© JUNGE FREIHEIT Verlag GmbH & Co. KG www.jungefreiheit.de 45/22 / 04. November 2022

Es fehlt der rote Faden
Kunstausstellung: In der Schau „Fremde sind wir uns selbst“ wirkt die Zusammenstellung der Exponate arg konstruiert
Claus-M. Wolfschlag

Im Jahr 2002 kam eine deutsche Filmkomödie von Peter Thorwarth mit dem Titel „Was nicht paßt, wird passend gemacht“ in die Kinos. Zwanzig Jahre später könnte man diesen auch als Motto für eine Kunstausstellung im Wuppertaler Von-der-Heydt-Museum nutzen.

Werke unterschiedlichster Künstler und Epochen werden thematisch verbunden. Das muß keinesfalls uninteressant sein, doch der rote Faden wirkt in Wuppertal arg konstruiert. Offiziell heißt die Schau „Fremde sind wir uns selbst“, und es soll darin erfahrbar gemacht werden, „wie sich gesellschaftliche und soziale Rollenvorstellungen in Bilder vom Menschen einschreiben und wirken“. Das klingt in manchen Ohren angesichts der aktuellen medialen Überfütterung mit ähnlich klingenden Verlautbarungen wie ein vorsichtiger Bezug auf die Gender-Ideologie. Und die stark präsenten fotografischen Selbstbildnisse der Südafrikanerin Zanele Muholi werfen zudem Fragen nach Rücksichtnahmen auf den postkolonialen Diskurs auf. So spielten ihre Selbstbildnisse „auf subtile Weise mit geschlechtsspezifischen Konventionen und zielen (…) auf die Auflösung repressiver Narrative“.

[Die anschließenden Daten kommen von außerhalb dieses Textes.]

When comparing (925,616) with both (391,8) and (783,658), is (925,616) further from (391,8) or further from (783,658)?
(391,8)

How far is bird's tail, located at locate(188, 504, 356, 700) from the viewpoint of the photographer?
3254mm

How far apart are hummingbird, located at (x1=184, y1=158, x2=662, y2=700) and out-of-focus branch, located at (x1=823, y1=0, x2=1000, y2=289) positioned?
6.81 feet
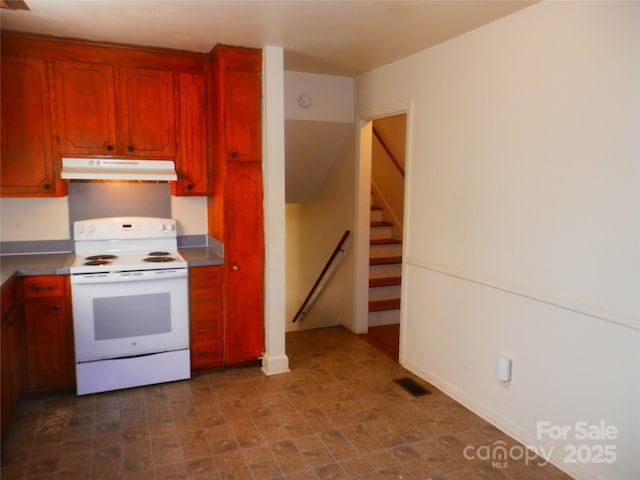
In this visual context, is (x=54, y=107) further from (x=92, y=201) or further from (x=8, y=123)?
(x=92, y=201)

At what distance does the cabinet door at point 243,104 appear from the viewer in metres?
3.45

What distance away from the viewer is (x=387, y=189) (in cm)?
573

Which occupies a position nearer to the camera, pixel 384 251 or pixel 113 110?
pixel 113 110

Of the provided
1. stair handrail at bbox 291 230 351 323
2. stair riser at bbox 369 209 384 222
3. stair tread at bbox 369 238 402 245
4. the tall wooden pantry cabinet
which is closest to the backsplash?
the tall wooden pantry cabinet

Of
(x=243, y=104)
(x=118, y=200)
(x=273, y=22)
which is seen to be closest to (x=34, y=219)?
(x=118, y=200)

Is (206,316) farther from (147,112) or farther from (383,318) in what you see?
(383,318)

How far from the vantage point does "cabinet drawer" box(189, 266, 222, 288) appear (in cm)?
354

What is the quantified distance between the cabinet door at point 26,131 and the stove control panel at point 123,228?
0.39 meters

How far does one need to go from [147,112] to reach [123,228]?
3.08 ft

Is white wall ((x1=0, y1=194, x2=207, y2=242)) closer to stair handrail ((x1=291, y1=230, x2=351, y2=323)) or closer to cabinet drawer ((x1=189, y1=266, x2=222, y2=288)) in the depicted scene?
cabinet drawer ((x1=189, y1=266, x2=222, y2=288))

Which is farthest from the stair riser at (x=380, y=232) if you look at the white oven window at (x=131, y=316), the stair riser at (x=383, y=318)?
the white oven window at (x=131, y=316)

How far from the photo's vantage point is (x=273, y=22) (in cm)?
285

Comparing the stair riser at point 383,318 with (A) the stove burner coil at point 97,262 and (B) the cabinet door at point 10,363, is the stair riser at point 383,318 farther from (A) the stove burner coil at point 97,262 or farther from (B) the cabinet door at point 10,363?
(B) the cabinet door at point 10,363

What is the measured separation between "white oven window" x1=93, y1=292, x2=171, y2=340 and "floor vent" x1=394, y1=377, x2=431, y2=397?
5.91ft
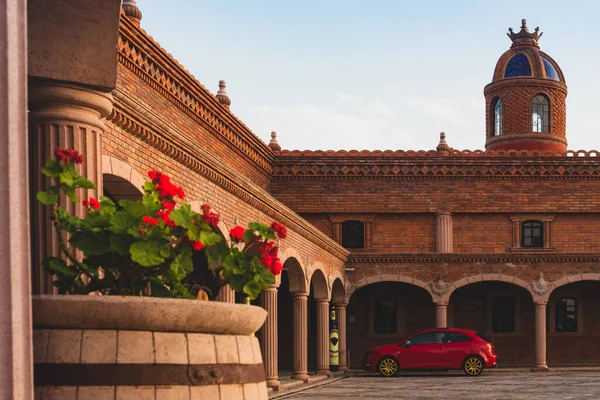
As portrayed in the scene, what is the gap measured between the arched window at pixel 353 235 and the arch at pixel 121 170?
964 inches

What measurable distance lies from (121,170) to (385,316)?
25.8m

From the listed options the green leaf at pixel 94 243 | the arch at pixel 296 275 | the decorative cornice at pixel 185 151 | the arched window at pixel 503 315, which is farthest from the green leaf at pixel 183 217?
the arched window at pixel 503 315

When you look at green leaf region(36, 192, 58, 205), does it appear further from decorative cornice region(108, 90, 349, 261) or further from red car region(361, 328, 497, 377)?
red car region(361, 328, 497, 377)

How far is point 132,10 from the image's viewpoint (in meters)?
21.2

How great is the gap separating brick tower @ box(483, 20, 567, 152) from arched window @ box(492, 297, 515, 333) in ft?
24.1

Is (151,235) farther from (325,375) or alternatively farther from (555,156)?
(555,156)

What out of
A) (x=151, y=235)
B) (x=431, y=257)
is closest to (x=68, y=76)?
(x=151, y=235)

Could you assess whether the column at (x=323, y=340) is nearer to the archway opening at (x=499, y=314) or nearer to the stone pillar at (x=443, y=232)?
the archway opening at (x=499, y=314)

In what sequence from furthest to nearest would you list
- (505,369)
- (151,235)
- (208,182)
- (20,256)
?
(505,369)
(208,182)
(151,235)
(20,256)

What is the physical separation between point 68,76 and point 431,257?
28.9m

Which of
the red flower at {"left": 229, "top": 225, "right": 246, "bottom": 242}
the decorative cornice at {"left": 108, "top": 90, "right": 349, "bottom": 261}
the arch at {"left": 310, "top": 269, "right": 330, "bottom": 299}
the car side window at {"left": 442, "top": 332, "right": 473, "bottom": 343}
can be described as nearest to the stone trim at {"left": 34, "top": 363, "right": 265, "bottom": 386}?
the red flower at {"left": 229, "top": 225, "right": 246, "bottom": 242}

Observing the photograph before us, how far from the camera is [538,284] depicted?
110 ft

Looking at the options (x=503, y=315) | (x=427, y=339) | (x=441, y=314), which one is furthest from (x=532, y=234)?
(x=427, y=339)

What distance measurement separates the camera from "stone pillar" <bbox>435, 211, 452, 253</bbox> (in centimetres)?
3609
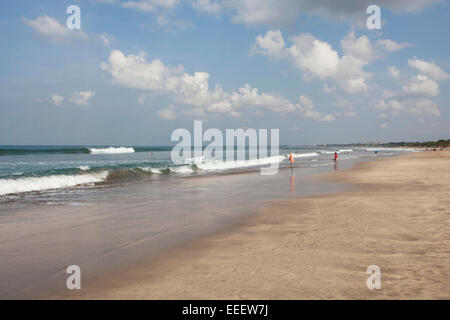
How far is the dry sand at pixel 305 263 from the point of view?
4129mm

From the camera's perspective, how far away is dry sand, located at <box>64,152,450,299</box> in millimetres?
4129

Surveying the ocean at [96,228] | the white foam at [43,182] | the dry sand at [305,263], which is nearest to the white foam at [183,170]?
the white foam at [43,182]

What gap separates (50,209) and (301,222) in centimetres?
856

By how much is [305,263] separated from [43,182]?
58.4 ft

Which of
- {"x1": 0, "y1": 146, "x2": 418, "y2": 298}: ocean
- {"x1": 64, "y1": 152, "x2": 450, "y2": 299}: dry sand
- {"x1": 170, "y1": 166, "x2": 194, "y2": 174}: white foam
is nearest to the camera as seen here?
{"x1": 64, "y1": 152, "x2": 450, "y2": 299}: dry sand

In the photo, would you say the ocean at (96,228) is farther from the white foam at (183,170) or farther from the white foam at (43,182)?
the white foam at (183,170)

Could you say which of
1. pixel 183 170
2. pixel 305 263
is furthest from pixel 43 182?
pixel 305 263

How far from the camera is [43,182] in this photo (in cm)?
1833

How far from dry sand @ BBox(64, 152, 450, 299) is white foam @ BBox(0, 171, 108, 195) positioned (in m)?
14.2

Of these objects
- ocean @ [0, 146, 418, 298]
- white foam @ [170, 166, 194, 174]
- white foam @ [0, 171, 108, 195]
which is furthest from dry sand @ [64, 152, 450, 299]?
white foam @ [170, 166, 194, 174]

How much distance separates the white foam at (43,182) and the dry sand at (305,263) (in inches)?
560

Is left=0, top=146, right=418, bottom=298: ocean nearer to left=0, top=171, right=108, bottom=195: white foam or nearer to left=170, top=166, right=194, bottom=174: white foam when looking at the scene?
left=0, top=171, right=108, bottom=195: white foam

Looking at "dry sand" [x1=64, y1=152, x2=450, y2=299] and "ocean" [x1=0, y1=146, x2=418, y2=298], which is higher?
"dry sand" [x1=64, y1=152, x2=450, y2=299]

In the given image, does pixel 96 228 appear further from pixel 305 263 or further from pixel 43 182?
pixel 43 182
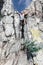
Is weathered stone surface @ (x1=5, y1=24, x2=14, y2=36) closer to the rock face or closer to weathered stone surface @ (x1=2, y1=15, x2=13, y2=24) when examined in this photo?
the rock face

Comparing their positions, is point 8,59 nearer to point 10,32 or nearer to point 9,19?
point 10,32

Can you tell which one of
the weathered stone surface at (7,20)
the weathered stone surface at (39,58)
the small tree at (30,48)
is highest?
the weathered stone surface at (7,20)

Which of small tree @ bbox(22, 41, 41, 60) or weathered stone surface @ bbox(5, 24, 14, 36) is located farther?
weathered stone surface @ bbox(5, 24, 14, 36)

Der Titel der Schau, so verlautbart die Ausstellung, sei einem Buch Julia Kristevas aus dem Jahr 1990 entliehen. Im selben Maße, in dem wir einander fremd sind und uns gegenseitig beargwöhnen, seien wir auch uns selbst fremd, lautet die These. Die Erkenntnis dieser Weisheit sei der Schlüssel zum Umgang mit dem Anderssein. Nun mag etwas daran sein, indes handelt es sich dabei auch um Schönwetterphilosophie, die Konflikte unterschiedlicher Wertemuster ebenso ignoriert wie das Momentum der Gefahr.

Der durch derlei potentielle Verrenkungen im Sinne des linken Zeitgeistes bereits abgeschreckte Besucher kann allerdings aufatmen. Die Schau ist in Wirklichkeit inhaltlich brav, und man kann in Ruhe die ein oder andere Perle entdecken, wenn man nicht allzuviel Wert auf deutlich erkennbare Zusammenhänge legt.

Soziale und kulturelle Rollenmuster, Identität und Intimität

Ein Raum widmet sich „Formen der Inszenierung“ und behandelt unsere unterschiedlichen Situationen angepaßten sozialen und kulturellen Rollenmuster. Identität sei also nicht statisch, sondern fließend, wird erklärt. Ein anderer Raum zeigt bewußt Körper ohne Gesichter. In Folgeräumen werden Akte präsentiert, denen das Prädikat „selbstbewußt“ verpaßt wurde, und Blicke der Versunkenheit, die sich nach einem außerhalb des Bildraums befindlichen Ziel ausrichten. Zuletzt geht es um Nähe und den Schutz vor allzu direkter Intimität.

So breit die Thematik, so vielfältig ist die gezeigte Kunst. Neben Fotografie der Gegenwart sieht zahlreiche Ölgemälde vom Anfang des 20. Jahrhunderts ausgestellt. Mit Paula Modersohn-Becker, Wilhelm Lehmbruck, Oskar Kokoschka, Edvard Munch, Adolf Erbslöh und Auguste Herbin sind darunter einige Hochkaräter versammelt.

Die Ausstellung „Fremde sind wir uns selbst. Bildnisse von Paula Modersohn-Becker bis Zanele Muholi“ ist bis 29. Januar 2023 im Wuppertaler Von der Heydt-Museum, Turmhof 8, täglich außer montags von 10 bis 18 Uhr, donnerstags bis 20 Uhr, zu sehen.